The dynamic between the two countries has shifted more recently. There was a time when being in bed with the UK financially was an imperative for the Kiwis: once upon a time, Britain was New Zealand’s top trading partner. These days, according to The Conversation, the UK ranks sixth. These days, China, Australia, and the EU (amongst others) are more fiscally important to New Zealand even though, as of 2019, UK trade was worth around NZ$6 billion.
Interestingly, a two-way street between the two countries is yet to be seen. While New Zealand espouses trade that is free from most import tariffs, Britain still chooses to impose them on things like motor vehicles, butter, cheese, honey, seafood, and wine. Not only will these levies have an impact on the final agreement between New Zealand and Britain, it will also no doubt have some influence over the final details to emerge regarding the UK’s deal with Australia. Some observers believe that the tariffs themselves will drop precipitously over the coming decade. Time will tell.
Nervousness abounds too in the new frontier of free trade for the agricultural sector in the UK. Farmers have been repeatedly voicing their concerns that cheap imports will subvert the sector, even though the UK government has stated their plans to deter this from happening.

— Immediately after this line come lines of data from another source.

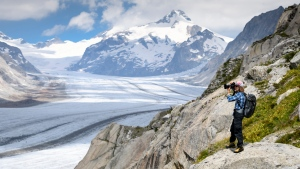 """In this July 21, 2020 file photo, Swiss photographer David Carlier takes photographs of the Swiss Aletsch glacier, the longest glacier in Europe, in Fieschertal, Switzerland. Swiss voters are casting ballots Sunday June 13, 2021, in a referendum on a proposed """"carbon dioxide law"""" that would hike fees and taxes on fuels that produce greenhouse gases, as their Alpine country experiences an outsized impact from the fallout of climate change.(Laurent Gillieron/Keystone via AP, File)"""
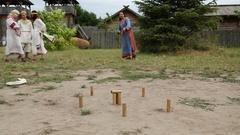 Actors plays gorodki in Kyivan Rus park, Kopachiv village, Ukraine Stock Footage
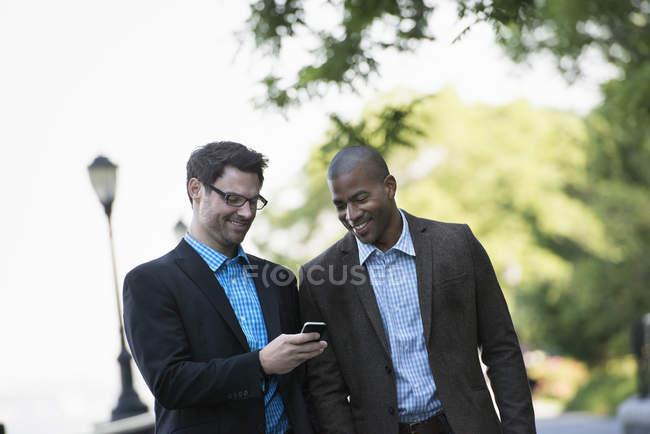 Hommes d'affaires marchant côte à côte sur la rue et regardant vers le bas à smartphone . — Photo de stock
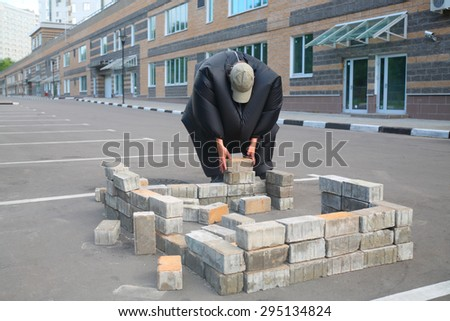 boy in black suit inflatable building brick wall in parking lot near apartment house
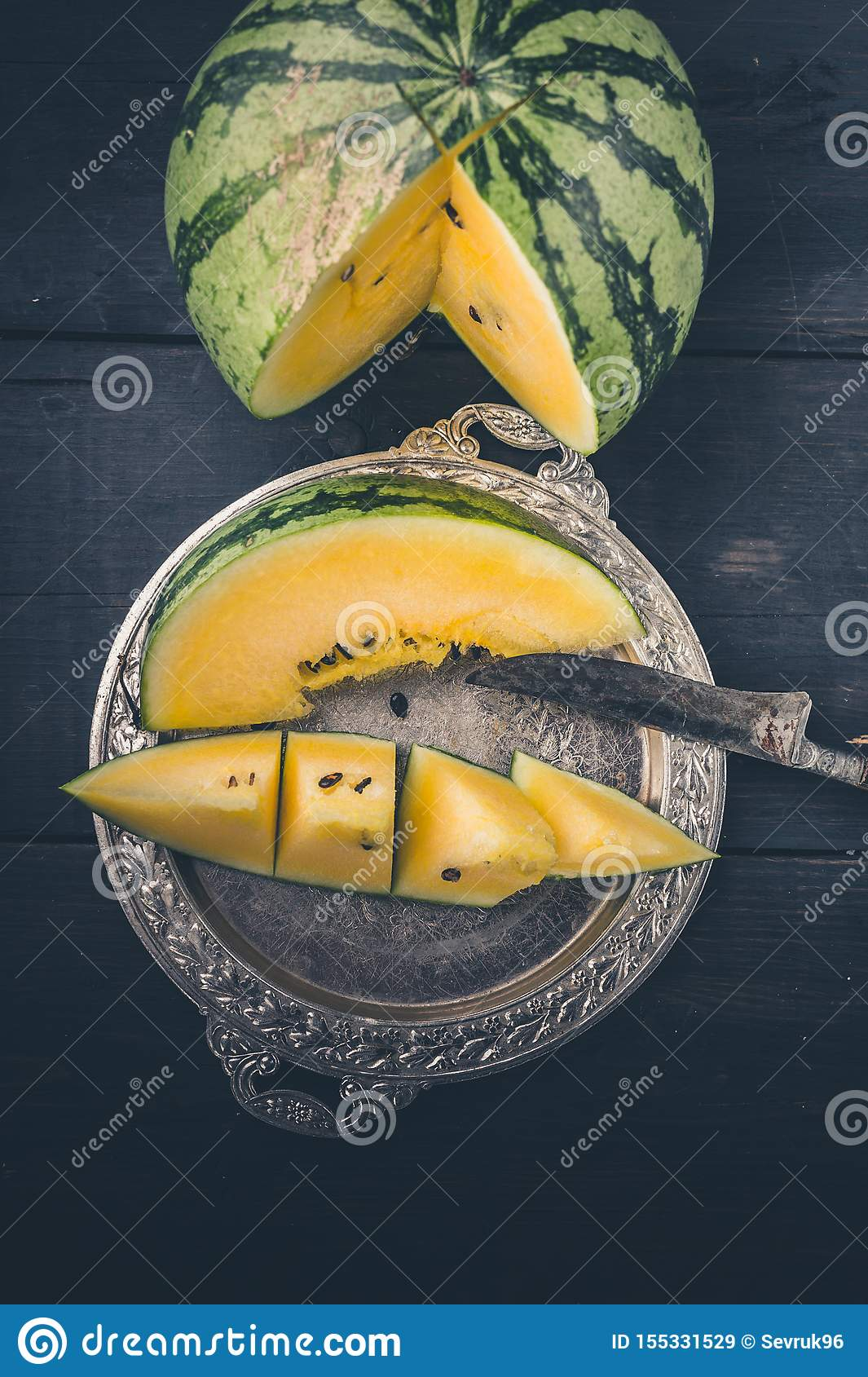 Yellow watermelon, slice of watermelon on a silver plate and knife on a dark wooden background. Vertical shot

As the new deal with New Zealand emerges, this must only add to the anxiety of farmers and stakeholders within the agricultural sector. Either way, where once New Zealand may have been considered the junior partner, the country has come of age, especially in light of the way in which they have successfully wrestled with the spread of coronavirus. Britain in contrast is being thrust into a new land, where a certain amount of self-rediscovery is at hand, as well as perhaps some international recognition now that it has slipped the bonds of Europe.